83. P. 484. Il est absolument nécessaire pour les princes et pour les peuples que l’idée d’un être suprême créateur, gouverneur, rémunérateur et vengeur soit profondément gravée dans les esprits (Art. Athéisme, dans le Dict. phil.) — À la fin de cet article il est dit que maintenant il y a moins d’athées qu’auparavant, parce que les vrais philosophes reconnaissent maintenant les causes finales : « un catéchisme annonce Dieu aux enfants et Newton le démontre aux sages. »

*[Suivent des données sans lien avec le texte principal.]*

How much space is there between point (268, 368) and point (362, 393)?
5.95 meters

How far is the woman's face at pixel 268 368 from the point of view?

84. P. 486. Voltaire dit dans les Lettres sur les Anglais, XIII (à propos de la croyance de Socrate à son démon). Il y a des gens à la vérité qui prétendent qu’un homme qui se vantait d’avoir un génie familier, était indubitablement un fou ou un fripon, mais ces gens-là sont trop difficiles. — Il dit dans l’Essai sur les mœurs et l’esprit des nations (t. II, chap. ix), « le christianisme doit sûrement être divin, puisque 17 siècles de friponneries et d’imbécillités n’ont pu le détruire ». Peu de temps avant il applique le terme insolente imbécillité à un conteur de légendes. — Art. Fanatisme dans le Dict. phil. : ce sont d’ordinaire les fripons qui conduisent les fanatiques. — Les railleries de Voltaire ne l’empêchèrent pas seulement de reconnaître les formes religieuses et ecclésiastiques. On a vu que le vieux Socrate lui-même dut en faire les frais. En d’autres endroits, il exerce son esprit sur Spinoza et sur le naturaliste Maillet, dont Voltaire se moqua pour son pressentiment de l’hypothèse de l’évolution. Et tout cela en vertu du principe que ce qu’il ne pouvait comprendre était ou imbécillité ou friponnerie.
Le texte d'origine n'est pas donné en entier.